O regime democrático prescindiu do direito de veto às nomeações episcopais e abdicou de ter a Igreja Católica refém. Esta, porém, não prescinde de privilégios adquiridos por um tratado obsoleto que a ditadura celebrou com um papa autoritário e anti-semita.

A chantagem sobre o Governo de Cavaco Silva permitiu-lhe obter de forma indigna um canal de televisão cuja falência conduziu ao fracasso de projectos mais ambiciosos de domínio da sociedade portuguesa.

Agora, com o Governo de Durão Barroso e a cumplicidade do PS, a ICAR obteve uma lei da liberdade religiosa profundamente iníqua e com a doutrina a ser vertida na nova concordata. O PSD e o CDS, de cócoras, e o PS e o PCP, genuflectidos, deixam Portugal, algures entre a França e o Afeganistão, com um tratado iníquo sofrivelmente compatível com a Constituição. A igualdade dos cidadãos perante a lei é uma miragem e o carácter laico do Estado uma quimera.

Continua fidelíssimo o reino. Não pensa, reza. Não se revolta, benze-se. Não se revê na Assembleia da República, deixa-se representar pela Conferência Episcopal, detentora de direitos especiais.

A Concordata não pode ser uma prenda oferecida a um pontífice pela passagem do seu 84.º aniversário, nem a Universidade Católica a contrapartida da oferta da batina do 3.º milagre a Fátima ou das promoções a beatos e santos prometidas para duas dezenas de bem-aventurados portugueses que aguardam transporte para os altares. Foi a instituição de uma suave Sharia romana com o empenhamento das sacristias, a orquestração da nunciatura e a cobardia dos aparelhos partidários.

Portugal está a caminho de tornar-se um protectorado do Vaticano, vergado ao peso da Cúria, asfixiado pelo incenso, afogado em água benta.

A revisão da Concordata deu lugar à prepotência clerical contra a sociedade laica, acolhida por um governo beato, com um país atónito e a oposição atordoada.

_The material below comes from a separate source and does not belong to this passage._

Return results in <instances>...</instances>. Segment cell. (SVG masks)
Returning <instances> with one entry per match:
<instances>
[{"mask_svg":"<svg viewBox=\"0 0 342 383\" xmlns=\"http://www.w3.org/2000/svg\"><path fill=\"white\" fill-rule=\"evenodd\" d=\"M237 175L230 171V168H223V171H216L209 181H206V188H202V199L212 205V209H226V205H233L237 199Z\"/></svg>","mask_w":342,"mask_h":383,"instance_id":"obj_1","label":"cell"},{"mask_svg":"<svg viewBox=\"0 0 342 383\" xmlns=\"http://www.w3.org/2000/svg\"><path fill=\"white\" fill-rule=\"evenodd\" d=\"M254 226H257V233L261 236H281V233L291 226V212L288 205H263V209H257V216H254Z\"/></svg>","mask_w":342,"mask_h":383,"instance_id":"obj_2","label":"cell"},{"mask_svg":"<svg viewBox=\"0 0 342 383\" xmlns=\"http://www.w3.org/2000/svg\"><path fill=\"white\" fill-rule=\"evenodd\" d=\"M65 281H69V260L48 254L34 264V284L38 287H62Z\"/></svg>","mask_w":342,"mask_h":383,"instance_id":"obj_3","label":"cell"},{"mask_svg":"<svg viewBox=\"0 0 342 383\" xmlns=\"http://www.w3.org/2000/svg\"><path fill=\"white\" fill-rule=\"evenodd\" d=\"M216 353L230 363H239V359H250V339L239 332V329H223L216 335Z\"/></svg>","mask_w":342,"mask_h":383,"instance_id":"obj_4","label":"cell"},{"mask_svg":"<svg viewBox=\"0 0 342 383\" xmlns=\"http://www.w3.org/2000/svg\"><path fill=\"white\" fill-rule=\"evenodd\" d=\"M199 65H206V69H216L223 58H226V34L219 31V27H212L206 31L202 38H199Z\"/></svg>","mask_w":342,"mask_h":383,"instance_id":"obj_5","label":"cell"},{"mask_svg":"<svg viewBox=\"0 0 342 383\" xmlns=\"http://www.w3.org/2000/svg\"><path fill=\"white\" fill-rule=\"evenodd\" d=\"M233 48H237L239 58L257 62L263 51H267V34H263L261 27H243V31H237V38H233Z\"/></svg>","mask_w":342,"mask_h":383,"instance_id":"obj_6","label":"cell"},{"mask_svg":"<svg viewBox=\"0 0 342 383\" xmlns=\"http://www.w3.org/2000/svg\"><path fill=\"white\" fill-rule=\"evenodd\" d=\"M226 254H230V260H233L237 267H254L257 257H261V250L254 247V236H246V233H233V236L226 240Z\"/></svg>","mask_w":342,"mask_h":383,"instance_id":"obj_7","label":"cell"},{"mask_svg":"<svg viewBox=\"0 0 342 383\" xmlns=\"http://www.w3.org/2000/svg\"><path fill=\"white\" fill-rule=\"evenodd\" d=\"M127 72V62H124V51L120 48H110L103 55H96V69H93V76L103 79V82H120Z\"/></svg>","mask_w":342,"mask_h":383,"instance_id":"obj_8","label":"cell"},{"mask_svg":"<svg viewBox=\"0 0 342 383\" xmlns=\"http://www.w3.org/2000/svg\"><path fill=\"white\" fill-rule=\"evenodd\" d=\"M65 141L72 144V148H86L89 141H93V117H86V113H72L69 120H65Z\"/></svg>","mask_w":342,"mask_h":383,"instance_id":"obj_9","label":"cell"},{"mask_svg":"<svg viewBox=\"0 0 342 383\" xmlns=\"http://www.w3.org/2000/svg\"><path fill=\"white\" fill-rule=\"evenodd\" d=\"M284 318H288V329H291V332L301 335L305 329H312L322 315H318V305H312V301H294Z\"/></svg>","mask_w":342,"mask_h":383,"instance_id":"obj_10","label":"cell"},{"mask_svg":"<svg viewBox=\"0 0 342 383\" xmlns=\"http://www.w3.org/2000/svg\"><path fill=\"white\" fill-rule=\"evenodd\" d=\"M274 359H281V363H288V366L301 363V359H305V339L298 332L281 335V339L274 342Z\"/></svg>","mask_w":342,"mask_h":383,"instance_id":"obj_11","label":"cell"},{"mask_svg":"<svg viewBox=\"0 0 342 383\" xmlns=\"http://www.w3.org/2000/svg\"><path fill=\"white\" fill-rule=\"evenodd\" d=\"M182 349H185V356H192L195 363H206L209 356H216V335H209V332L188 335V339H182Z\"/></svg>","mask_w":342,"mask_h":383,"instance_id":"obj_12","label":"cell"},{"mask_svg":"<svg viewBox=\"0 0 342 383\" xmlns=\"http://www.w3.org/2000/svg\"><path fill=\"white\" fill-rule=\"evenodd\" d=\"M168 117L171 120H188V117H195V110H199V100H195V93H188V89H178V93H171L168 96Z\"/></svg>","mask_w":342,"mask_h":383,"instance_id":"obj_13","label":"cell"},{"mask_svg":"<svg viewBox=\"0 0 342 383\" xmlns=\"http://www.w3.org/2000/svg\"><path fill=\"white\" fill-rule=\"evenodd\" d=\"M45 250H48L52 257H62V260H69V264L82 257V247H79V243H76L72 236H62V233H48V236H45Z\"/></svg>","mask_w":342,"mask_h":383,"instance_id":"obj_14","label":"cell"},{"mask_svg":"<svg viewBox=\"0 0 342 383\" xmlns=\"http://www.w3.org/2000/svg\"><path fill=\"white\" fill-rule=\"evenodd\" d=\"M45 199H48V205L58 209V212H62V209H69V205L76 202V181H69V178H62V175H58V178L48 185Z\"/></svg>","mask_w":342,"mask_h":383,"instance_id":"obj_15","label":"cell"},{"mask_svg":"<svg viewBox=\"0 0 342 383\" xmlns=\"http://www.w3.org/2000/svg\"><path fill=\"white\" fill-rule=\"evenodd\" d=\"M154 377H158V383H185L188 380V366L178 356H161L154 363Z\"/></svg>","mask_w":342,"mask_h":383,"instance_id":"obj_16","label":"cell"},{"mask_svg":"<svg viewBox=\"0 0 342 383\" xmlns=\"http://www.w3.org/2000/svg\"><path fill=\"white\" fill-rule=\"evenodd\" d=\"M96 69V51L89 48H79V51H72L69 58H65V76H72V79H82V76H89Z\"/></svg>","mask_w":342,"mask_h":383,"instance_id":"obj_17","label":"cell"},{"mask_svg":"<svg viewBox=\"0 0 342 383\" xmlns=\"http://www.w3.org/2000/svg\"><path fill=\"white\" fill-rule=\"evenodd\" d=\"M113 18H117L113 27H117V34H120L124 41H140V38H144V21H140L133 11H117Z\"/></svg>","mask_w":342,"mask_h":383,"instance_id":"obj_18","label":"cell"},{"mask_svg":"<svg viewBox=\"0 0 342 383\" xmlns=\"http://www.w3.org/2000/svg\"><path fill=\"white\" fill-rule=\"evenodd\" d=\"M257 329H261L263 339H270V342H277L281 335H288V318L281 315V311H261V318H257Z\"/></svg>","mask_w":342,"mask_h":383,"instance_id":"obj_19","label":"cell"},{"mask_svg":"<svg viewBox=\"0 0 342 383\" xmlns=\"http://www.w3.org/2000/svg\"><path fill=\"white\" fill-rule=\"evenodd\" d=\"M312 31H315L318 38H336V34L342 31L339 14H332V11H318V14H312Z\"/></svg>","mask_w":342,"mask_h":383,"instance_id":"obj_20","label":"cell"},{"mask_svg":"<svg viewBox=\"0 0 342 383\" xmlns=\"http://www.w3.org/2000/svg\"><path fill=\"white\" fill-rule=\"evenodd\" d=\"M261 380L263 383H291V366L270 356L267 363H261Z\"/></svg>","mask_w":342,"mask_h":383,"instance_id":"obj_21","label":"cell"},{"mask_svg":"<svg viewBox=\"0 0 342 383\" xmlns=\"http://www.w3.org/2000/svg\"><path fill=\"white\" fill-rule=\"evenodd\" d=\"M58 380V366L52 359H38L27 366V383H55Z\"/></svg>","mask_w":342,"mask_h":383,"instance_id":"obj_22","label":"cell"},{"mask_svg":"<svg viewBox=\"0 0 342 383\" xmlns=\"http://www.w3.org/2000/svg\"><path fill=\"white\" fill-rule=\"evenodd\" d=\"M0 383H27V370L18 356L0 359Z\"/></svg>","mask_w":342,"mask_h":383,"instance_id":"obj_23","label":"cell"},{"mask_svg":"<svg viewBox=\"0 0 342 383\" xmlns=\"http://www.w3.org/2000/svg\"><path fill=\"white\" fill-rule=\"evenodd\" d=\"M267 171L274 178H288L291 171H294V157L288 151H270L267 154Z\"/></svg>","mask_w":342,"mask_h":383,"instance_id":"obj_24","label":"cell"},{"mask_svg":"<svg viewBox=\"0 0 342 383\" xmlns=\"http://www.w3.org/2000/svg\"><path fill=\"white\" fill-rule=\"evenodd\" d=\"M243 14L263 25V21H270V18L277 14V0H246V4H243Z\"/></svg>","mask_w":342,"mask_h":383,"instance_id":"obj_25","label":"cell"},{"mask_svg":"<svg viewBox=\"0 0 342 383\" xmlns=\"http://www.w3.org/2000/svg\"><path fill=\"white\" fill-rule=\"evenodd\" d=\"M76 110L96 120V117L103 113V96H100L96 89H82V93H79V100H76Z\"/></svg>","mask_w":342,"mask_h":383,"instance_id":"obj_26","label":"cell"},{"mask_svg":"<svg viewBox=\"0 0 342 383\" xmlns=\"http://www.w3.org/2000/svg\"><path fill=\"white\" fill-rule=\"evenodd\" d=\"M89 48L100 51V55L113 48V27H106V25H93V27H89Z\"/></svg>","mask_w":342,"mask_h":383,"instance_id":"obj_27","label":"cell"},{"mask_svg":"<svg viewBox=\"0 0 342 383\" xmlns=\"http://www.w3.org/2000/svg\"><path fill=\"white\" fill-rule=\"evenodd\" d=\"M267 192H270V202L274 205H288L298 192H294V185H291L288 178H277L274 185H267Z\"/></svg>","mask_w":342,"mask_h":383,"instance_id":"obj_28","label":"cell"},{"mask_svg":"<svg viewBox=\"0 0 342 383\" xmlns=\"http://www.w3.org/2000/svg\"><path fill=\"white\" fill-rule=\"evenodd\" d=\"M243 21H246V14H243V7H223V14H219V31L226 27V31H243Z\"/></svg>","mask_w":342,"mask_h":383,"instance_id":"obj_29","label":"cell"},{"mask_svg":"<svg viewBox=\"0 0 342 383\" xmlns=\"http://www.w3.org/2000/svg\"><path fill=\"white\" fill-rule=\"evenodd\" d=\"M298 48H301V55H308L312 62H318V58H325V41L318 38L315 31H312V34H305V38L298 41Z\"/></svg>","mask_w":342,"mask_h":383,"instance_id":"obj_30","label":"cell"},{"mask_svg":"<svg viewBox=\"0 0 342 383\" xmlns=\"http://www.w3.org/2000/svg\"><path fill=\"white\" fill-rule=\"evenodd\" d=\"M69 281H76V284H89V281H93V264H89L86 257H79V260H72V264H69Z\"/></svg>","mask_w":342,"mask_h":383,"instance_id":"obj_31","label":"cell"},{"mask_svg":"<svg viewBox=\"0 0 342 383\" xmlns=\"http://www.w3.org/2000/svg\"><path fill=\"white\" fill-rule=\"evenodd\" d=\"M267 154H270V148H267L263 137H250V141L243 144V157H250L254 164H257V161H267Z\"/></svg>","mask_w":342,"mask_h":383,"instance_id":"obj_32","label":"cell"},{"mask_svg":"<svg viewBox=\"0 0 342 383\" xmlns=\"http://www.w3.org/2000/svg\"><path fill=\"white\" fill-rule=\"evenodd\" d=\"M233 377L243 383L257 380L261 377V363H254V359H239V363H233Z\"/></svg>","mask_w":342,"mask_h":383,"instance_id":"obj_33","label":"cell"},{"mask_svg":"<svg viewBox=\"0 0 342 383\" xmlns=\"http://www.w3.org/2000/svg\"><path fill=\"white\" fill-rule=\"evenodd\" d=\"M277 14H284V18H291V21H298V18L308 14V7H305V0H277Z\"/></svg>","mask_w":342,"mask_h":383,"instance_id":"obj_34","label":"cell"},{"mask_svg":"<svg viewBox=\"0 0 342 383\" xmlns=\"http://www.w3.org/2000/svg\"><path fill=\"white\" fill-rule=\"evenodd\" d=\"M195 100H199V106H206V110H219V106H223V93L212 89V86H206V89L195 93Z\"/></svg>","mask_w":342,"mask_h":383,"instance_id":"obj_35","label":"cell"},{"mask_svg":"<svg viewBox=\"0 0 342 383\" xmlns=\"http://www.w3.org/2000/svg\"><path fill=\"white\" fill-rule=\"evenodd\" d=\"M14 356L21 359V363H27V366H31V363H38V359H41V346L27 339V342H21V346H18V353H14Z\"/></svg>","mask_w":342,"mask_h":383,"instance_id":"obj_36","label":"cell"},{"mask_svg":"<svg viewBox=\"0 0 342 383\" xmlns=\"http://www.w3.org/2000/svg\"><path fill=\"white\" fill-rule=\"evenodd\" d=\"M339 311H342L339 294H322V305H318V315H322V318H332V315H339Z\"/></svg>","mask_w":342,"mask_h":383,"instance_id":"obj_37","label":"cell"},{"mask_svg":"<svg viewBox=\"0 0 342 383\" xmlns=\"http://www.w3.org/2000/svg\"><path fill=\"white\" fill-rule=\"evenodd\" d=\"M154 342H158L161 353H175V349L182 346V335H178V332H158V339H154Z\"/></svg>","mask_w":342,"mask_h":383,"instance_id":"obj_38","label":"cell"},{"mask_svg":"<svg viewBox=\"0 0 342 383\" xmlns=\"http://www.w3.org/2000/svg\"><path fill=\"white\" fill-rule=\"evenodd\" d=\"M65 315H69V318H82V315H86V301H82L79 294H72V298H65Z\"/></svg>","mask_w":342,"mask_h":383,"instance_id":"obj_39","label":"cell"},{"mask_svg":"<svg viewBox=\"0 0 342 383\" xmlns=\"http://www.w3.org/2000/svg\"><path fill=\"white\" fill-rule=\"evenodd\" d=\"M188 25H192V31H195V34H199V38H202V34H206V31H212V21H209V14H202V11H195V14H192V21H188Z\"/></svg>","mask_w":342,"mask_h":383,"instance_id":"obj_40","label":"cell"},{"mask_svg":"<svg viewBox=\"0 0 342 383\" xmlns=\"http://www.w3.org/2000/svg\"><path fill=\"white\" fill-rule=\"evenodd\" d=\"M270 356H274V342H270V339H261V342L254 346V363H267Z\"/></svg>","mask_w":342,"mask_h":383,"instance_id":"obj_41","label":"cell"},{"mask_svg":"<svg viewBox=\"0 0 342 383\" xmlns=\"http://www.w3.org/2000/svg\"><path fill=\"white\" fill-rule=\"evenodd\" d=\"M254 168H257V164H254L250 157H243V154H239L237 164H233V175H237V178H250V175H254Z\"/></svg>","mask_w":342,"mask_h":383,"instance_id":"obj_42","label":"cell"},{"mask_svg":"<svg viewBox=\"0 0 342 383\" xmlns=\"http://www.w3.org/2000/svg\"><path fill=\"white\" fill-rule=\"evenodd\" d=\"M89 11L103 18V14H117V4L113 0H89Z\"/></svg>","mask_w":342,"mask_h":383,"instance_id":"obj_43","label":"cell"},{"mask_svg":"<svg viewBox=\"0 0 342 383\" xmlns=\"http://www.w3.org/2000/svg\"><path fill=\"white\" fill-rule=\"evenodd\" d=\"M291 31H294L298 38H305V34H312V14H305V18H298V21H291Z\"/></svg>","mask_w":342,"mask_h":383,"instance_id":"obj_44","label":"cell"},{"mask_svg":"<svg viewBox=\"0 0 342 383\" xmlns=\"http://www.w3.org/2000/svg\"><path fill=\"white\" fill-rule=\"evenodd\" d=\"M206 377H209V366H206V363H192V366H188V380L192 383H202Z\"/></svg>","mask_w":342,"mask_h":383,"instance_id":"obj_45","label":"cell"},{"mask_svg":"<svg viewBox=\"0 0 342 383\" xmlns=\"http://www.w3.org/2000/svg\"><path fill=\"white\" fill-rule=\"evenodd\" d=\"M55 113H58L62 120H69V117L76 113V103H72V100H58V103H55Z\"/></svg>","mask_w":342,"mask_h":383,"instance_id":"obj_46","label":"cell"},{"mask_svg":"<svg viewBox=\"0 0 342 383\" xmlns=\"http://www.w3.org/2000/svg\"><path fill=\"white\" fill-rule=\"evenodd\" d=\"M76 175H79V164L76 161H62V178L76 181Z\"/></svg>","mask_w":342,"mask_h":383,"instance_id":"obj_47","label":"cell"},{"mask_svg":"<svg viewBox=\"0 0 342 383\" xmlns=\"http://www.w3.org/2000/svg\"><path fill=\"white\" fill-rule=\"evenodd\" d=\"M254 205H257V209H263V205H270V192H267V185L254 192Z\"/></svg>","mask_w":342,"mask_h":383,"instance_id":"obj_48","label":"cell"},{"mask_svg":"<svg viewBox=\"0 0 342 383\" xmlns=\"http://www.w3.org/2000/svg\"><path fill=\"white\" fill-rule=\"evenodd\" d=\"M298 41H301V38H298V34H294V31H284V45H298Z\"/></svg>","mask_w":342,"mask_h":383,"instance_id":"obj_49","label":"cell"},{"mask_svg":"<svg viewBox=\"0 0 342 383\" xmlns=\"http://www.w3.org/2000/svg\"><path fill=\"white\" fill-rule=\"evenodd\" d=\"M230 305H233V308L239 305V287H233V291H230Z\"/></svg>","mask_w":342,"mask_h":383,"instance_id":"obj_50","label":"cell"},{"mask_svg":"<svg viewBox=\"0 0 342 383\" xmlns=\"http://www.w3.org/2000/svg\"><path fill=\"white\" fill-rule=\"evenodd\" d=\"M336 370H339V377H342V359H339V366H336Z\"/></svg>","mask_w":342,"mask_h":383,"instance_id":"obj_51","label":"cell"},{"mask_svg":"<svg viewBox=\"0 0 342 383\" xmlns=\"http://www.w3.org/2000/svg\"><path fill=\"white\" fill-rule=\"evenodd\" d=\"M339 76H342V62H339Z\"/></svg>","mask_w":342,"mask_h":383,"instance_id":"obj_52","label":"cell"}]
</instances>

A santa aliança protagonizada pelo arco totalitário dos devotos em torno da imposição da fé e da exigência de privilégios para uma religião, substitui o trabalho de evangelização, de resultados duvidosos, pela prepotência estatal de eficácia mais provável.

As democracias sujeitam-se ao escrutínio eleitoral, as teocracias impõem o arbítrio eclesiástico apelidado de vontade divina.